Niente di male

parte 7

di bluejusttooblue

 

Sakuragi è migliorato molto dai tempi del loro ultimo scontro diretto. E forse è proprio perché la sua vittoria non risulta poi così scontata che Kaede prova un piacere particolare nell'insaccare l'ultimo canestro.

20 a 16.

Sakuragi non dice niente. Riprende fiato con le mani sulle ginocchia, lo sguardo a terra. Non potendo leggergli negli occhi, Kaede non saprebbe dire cosa stia pensando in questo momento. E in realtà non è nemmeno sicuro di volerlo sapere. Preferisce, infatti, raggiungere la sua borsa e tirarne fuori due lattine di Pocari Sweat.

"Hey."

Aspetta che Sakuragi guardi su per lanciargli la lattina. La prende al volo e quando lo stupore dipinto sul suo volto si trasforma in un sorriso grato Kaede si trova a pensare, mentre bevono in silenzo, che il genio non deve aver preso poi così male il fatto di avere perso.

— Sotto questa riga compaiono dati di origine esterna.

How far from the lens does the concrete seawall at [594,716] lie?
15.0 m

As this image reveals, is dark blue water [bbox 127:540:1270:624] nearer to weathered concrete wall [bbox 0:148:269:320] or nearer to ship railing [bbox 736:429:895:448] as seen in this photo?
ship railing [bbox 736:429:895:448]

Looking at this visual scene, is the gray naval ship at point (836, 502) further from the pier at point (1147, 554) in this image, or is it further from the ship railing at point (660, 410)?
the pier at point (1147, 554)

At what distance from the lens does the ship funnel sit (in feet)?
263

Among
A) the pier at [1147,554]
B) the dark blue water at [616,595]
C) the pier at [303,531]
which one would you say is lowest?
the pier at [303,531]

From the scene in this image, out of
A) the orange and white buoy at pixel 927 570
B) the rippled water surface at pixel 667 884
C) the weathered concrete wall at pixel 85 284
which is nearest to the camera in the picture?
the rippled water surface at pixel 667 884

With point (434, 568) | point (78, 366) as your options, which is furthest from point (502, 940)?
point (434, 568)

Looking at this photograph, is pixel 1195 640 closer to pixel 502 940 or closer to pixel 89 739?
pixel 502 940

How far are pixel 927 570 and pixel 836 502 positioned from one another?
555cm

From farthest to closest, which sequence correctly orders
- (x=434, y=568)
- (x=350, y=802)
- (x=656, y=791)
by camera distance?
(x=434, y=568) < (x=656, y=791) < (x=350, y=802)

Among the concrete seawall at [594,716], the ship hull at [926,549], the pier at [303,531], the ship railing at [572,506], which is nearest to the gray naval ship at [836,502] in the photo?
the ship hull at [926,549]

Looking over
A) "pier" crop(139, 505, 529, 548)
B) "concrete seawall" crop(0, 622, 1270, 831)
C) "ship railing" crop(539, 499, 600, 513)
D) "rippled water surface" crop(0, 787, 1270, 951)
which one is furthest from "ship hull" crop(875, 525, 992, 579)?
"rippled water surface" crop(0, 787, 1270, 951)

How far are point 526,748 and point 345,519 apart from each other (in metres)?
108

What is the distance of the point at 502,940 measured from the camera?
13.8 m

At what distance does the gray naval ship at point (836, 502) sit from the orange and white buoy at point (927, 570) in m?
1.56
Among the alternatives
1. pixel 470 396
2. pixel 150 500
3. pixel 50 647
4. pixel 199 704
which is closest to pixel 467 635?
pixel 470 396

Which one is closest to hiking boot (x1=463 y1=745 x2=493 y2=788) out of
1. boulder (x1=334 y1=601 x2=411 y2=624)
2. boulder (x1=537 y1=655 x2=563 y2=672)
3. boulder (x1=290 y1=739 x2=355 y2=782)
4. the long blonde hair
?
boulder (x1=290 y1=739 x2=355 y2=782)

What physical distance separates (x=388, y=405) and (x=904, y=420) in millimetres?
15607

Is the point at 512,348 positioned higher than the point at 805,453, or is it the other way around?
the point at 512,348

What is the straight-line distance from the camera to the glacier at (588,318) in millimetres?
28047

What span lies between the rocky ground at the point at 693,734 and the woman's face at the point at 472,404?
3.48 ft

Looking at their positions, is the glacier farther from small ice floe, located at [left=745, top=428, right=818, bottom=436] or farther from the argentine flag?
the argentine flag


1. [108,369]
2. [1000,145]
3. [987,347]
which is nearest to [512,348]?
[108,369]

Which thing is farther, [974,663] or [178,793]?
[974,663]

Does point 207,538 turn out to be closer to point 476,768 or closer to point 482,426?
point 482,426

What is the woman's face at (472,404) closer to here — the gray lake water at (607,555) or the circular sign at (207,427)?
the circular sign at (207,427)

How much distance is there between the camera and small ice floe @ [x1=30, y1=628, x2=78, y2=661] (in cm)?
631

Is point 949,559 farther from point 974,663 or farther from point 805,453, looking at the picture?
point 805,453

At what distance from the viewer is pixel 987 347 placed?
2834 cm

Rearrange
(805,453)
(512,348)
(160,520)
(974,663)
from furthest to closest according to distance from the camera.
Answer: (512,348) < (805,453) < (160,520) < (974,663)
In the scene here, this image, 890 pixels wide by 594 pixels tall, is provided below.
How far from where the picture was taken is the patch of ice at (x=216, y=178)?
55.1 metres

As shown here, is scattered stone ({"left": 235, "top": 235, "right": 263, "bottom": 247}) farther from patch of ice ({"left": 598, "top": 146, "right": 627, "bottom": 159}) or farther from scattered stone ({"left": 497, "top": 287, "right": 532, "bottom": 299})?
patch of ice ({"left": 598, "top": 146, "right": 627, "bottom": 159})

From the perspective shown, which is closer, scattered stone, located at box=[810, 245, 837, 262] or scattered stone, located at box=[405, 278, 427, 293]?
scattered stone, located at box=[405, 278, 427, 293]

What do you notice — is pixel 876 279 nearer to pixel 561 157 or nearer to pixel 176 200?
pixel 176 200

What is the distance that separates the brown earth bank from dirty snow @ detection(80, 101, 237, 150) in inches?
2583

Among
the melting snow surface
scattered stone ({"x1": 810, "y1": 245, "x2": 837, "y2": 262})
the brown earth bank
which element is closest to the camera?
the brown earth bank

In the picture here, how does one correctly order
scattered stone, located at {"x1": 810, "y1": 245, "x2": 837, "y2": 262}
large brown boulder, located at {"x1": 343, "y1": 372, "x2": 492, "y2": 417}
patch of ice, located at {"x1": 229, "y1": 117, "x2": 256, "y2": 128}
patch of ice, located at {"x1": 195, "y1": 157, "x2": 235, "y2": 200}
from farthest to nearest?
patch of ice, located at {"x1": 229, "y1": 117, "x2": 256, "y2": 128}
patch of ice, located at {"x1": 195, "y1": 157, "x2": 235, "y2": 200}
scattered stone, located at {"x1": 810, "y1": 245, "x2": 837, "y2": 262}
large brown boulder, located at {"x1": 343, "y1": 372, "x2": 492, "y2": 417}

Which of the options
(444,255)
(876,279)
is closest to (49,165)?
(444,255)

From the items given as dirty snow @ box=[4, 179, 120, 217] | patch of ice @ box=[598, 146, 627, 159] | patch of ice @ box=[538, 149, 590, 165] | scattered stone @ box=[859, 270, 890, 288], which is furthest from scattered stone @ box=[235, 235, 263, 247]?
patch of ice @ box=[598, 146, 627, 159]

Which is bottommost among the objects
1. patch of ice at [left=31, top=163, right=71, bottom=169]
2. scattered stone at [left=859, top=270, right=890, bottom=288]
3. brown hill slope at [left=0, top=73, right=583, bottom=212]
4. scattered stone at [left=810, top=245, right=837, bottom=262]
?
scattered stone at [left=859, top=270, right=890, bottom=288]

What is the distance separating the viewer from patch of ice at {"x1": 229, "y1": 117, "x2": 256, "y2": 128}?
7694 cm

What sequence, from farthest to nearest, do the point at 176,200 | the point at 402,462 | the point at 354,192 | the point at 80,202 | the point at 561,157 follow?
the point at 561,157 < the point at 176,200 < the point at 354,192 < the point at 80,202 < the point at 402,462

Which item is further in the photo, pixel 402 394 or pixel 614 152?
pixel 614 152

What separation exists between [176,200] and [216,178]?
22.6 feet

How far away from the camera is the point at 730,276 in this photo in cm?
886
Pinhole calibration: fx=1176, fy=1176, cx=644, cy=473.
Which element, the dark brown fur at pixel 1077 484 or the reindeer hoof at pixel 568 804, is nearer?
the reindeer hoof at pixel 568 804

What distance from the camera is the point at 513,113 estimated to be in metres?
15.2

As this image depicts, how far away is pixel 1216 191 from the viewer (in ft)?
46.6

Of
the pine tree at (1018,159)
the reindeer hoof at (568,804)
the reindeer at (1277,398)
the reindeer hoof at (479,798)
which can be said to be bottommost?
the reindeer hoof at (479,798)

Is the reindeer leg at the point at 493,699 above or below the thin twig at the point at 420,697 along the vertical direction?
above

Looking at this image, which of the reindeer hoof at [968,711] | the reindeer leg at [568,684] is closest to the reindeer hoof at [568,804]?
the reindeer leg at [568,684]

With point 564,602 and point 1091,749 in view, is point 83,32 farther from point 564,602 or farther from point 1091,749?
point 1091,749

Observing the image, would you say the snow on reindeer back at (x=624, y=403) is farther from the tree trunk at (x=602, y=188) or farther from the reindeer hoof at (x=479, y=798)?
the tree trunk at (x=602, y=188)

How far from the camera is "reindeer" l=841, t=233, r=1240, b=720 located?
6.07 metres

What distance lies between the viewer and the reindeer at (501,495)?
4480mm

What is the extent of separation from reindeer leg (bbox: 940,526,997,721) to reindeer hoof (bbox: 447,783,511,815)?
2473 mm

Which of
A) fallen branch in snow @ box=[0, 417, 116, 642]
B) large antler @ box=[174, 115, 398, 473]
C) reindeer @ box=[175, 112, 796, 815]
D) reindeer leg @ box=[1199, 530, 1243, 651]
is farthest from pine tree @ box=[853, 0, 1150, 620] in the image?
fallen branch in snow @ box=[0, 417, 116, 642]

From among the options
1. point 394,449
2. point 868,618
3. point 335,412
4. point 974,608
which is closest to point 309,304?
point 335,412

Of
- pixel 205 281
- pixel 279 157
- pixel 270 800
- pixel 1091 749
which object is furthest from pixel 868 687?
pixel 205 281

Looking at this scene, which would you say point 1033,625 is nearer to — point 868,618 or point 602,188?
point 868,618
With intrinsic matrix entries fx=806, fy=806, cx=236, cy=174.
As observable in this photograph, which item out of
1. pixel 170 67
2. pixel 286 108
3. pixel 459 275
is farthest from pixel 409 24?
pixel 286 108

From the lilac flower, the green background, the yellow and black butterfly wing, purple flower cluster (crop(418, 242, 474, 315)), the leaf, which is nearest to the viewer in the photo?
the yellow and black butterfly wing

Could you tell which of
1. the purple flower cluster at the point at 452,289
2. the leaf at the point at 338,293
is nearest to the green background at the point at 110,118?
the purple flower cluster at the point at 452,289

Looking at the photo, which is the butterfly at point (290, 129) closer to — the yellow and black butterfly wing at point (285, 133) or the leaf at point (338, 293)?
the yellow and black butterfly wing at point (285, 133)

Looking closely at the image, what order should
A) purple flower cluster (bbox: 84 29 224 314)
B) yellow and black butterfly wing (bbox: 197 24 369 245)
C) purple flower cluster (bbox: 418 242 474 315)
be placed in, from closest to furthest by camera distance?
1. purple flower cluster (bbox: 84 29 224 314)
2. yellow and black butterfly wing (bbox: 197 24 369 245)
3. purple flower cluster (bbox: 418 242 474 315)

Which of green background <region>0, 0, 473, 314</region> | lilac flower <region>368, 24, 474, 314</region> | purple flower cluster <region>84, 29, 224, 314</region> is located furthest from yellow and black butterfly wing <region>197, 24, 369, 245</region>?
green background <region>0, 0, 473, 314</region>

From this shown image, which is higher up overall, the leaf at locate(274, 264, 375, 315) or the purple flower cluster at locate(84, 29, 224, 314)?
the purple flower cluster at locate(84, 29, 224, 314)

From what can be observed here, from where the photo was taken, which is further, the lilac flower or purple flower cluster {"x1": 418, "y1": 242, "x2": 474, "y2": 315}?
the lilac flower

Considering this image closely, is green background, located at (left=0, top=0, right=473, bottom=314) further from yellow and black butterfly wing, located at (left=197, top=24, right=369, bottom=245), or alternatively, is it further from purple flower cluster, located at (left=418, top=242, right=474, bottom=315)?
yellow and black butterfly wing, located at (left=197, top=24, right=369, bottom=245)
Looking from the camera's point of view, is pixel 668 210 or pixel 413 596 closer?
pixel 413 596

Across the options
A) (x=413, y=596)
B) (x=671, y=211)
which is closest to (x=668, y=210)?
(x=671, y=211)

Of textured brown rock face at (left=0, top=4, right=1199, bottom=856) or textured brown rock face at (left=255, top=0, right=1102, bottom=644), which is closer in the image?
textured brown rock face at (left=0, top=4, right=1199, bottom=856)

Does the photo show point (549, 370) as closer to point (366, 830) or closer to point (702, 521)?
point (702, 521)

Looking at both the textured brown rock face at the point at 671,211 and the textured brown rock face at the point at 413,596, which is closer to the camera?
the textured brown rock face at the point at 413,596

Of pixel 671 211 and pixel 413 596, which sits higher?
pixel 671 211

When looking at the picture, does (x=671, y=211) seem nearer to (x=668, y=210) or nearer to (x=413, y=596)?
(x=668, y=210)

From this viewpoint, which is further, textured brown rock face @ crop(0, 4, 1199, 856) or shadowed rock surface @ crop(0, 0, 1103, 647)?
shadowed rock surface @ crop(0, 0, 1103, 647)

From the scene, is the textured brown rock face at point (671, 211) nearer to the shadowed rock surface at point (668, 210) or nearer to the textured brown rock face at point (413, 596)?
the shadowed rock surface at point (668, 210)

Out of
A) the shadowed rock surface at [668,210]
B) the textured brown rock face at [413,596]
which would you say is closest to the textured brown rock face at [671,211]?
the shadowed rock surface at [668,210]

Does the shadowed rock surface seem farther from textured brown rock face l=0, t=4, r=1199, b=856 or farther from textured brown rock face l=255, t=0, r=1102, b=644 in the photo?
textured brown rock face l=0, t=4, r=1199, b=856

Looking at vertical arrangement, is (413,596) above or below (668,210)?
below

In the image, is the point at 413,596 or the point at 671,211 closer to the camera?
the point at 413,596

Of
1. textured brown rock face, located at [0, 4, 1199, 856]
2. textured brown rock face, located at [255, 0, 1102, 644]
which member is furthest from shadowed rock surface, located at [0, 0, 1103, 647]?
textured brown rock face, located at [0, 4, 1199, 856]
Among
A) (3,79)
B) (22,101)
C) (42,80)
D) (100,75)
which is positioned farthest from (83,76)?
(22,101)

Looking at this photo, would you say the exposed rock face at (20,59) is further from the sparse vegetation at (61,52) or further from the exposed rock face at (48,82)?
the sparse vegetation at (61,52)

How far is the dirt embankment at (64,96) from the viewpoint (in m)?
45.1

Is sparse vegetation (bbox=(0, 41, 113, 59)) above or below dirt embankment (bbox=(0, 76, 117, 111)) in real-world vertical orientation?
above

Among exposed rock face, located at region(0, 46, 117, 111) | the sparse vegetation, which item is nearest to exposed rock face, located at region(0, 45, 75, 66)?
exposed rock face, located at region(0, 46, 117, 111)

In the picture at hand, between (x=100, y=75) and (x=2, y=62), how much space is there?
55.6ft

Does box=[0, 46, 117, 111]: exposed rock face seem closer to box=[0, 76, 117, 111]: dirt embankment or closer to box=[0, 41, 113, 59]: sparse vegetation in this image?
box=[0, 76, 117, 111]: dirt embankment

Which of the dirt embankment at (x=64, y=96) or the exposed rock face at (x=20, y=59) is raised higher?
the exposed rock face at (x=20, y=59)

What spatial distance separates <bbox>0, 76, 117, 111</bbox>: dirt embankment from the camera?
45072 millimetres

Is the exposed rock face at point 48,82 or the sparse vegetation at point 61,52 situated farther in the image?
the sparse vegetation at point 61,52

"Niente male," dice allora.

Sakuragi gli lancia un'occhiata oltre il bordo della lattina prima di abbassarla lentamente, dando a Kaede tutto il tempo di pentirsi di aver parlato.

"Cosa?"

"Tu," spiega.

Sakuragi lo guarda ancora un momento, poi scuote la testa e sorride apertamente.

"Te ne esci sempre così," commenta prima di prendere un altro sorso di Pocari.

Ora sta a Kaede fissarlo, confuso.

"Ogni volta che abbiamo giocato insieme e ho combinato qualcosa di buono," spiega alzando le spalle. "Hai sempre detto qualcosa del genere."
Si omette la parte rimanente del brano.